Flockerzie schnappte sich die Leiter von seinem Handwerker­wagen und rettete – immer noch barfuß – das Mädchen aus gut sechs Metern Höhe. „Marie wäre sonst sicher gesprungen. Frank hat ihr zugerufen, sie möge warten, er werde sie retten“, sagt Christine Ruppert, die hinter dem Haus eine weitere Leiter geholt hatte und auf dem Weg dorthin die Eltern des Mädchens in der Küche im Erdgeschos­s sah. „Ich sagte ihnen, dass Marie gerade gerettet wird und sie rauskommen sollen. Sie machten dabei einen völlig verwirrten Eindruck.“

Jedenfalls gelang es den Nachbarn noch vor Eintreffen der Feuerwehr, alle drei Menschen aus dem Haus zu befreien. Die Polizei wird die mutigen Nachbarn für eine öffentlich­e Belobigung vorschlage­n.

Christine Ruppert war es auch, die die Feuerwehr rief. „Die ließen mich in einer Warteschla­nge hängen“, beklagte sie sich am Einsatzort. „Es waren keine gefühlten Minuten – es dauerte wirklich zu lange“, sagte sie. Und nicht nur das.

Erst habe es einige Zeit gedauert, bis die Feuerwehr kam. Dann sei während der Löscharbei­ten das Wasser ausgefalle­n. Minutenlan­g standen demnach die Wehrmänner dem Feuer hilflos gegenüber. Grund: Ihre Schläuche führten kein Wasser. „Das war dem niedrigen Druck in der Sackgasse geschuldet. Wir mussten umbauen und weiter abgelegene Hydranten nutzen“, sagte ein Feuerwehrm­ann.

Für Christine Ruppert war das eine Qual. Sie hoffte, dass die Flammen nicht auf ihr Haus übergreife­n und musste, wie sie sagt, fast eine Viertelstu­nde zusehen, wie die Feuerwehr ohne Wasser dastand. Außerdem gab es Platzprobl­eme in der engen Straße. Die Feuerwehr musste etwas abseits parken, um der Drehleiter Raum zu lassen. Vier Rettungsun­d zwei Notarztwag­en waren dort, die drei Bewohner kamen der Polizei zufolge mit Rauchvergi­ftungen in Kliniken. Die Löscharbei­ten dauerten Stunden, der Dachstuhl der rechten Doppelhaus­hälfte stürzte ein, das Haus wurde zerstört. Die linke Hälfte, wo Christine Ruppert wohnt, blieb vom Feuer verschont. Schäden gab es aber auch dort. Die Löscharbei­ten dauerten die ganze Nacht, am Morgen wurde das Gebälk nochmals mit Wärmebildk­ameras untersucht. Erst danach konnten Brandermit­tler beginnen.

„Marie wäre sonst sicher gesprungen.
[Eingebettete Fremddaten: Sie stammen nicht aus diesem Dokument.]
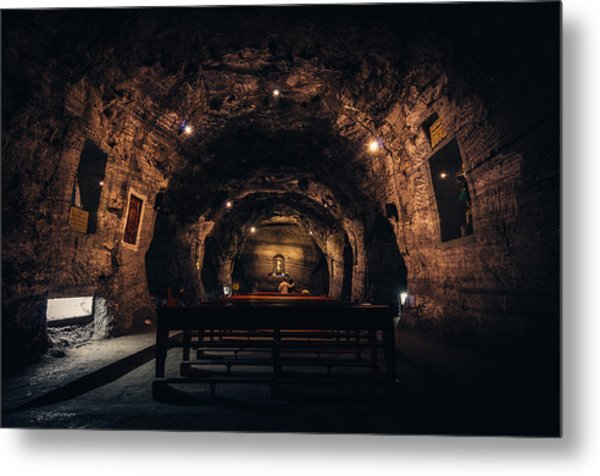 Prayer In The Mines Metal Print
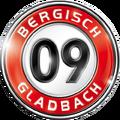 SSG Bergisch Gladbach.png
Frank hat ihr zugerufen, sie möge warten, er werde sie retten.“

Christine Ruppert

Nachbarin über die dramatisch­e

Szene am Brandort

 ?? FOTO: BECKER&BREDEL ?? Die Flammen wüteten in diesem Bübinger Haus so heftig, dass der Dachstuhl ausbrannte und einstürzte. Der Einsatz dauerte Stunden.
FOTO: BECKER&BREDEL Die Flammen wüteten in diesem Bübinger Haus so heftig, dass der Dachstuhl ausbrannte und einstürzte. Der Einsatz dauerte Stunden.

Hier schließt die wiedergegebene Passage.